While the future of outdoor dining is currently a topic of debate in New York City, the hard truth is that outdoor dining is here to stay but needs stricter measures.

Before the COVID-19 pandemic, going out to eat implied dining indoors, admiring the restaurant’s interior, getting a glimpse of the outside view and being sheltered from the upcoming winter.

The pandemic changed the hospitality industry altogether.

Before the pandemic, the number of restaurants that were able to enter the outdoor dining scene was often catered toward a confined and high-end group of restaurants.
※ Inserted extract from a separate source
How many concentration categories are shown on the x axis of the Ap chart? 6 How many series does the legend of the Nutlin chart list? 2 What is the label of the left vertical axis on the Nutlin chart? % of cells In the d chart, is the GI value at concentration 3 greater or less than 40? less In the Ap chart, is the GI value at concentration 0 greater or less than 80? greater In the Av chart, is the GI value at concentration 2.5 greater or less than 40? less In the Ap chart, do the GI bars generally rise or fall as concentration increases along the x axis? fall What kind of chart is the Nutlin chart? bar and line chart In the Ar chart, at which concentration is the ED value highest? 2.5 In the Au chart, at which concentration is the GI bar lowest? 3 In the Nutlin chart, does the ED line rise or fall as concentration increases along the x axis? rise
Now, over 6,800 restaurants in New York City have reopened for outdoor dining, Architectural Digest reported.

About 100 people protested the issue of outdoor dining in Manhattan’s West Village during the summer as New York City Mayor-elect Eric Adams announced that outdoor dining structures should stay but with reevaluated spacing measures, according to The New York Times.

In an expression of opposition to outdoor dining, residents waved signs and shouted slogans like “Outdoor Dining Is Home Invasion.”

New York City Mayor Bill de Blasio has helped make outdoor dining accessible for restaurants by narrowing the lengthy and expensive licensing process down to an easy and instantaneous online application.

Restaurants have expanded to sidewalks, streets and parking spots.

According to Architectural Digest, the recent Open Streets initiative has dedicated over 2.6 miles to Open Restaurants in an effort to expand outdoor seating options for restaurants to the sidewalks and streets, promote social distancing and bounce back from the effects of the pandemic.

The Open Restaurants effort has succeeded in giving restaurants a chance to reopen and save about 100,000 jobs, according to The Gothamist. However, there are also problems with this change.

New York City residents have raised their concerns about certain restaurants exceeding the amount of space their outdoor dining structures take up, according to Eater.

The debate on the Open Restaurants program becoming permanent stirred a lawsuit from these residents, according to CBS New York.

Complaints within the lawsuit included noise, vermin and garbage accumulation. Sidewalks have become more crowded, impeding access to some New York City residencies.

The complaints from residents need to be taken seriously as dozens of neighbors are affected by this change. The noise causes disruptions for individuals who are trying to work from home, sleep or carry on with normal life.

Car owners in Harlem, specifically, report the loss of parking spots to outdoor dining structures disproportionately affects blue-collar workers. Elderly residents in Chinatown struggle to maneuver the clogged sidewalks.

These instances of inconvenience serve as just one of the many examples of how the future of outdoor dining is uncertain. Although outdoor dining has served as a successful temporary solution for many restaurants, the problem lies with the need for stricter measures.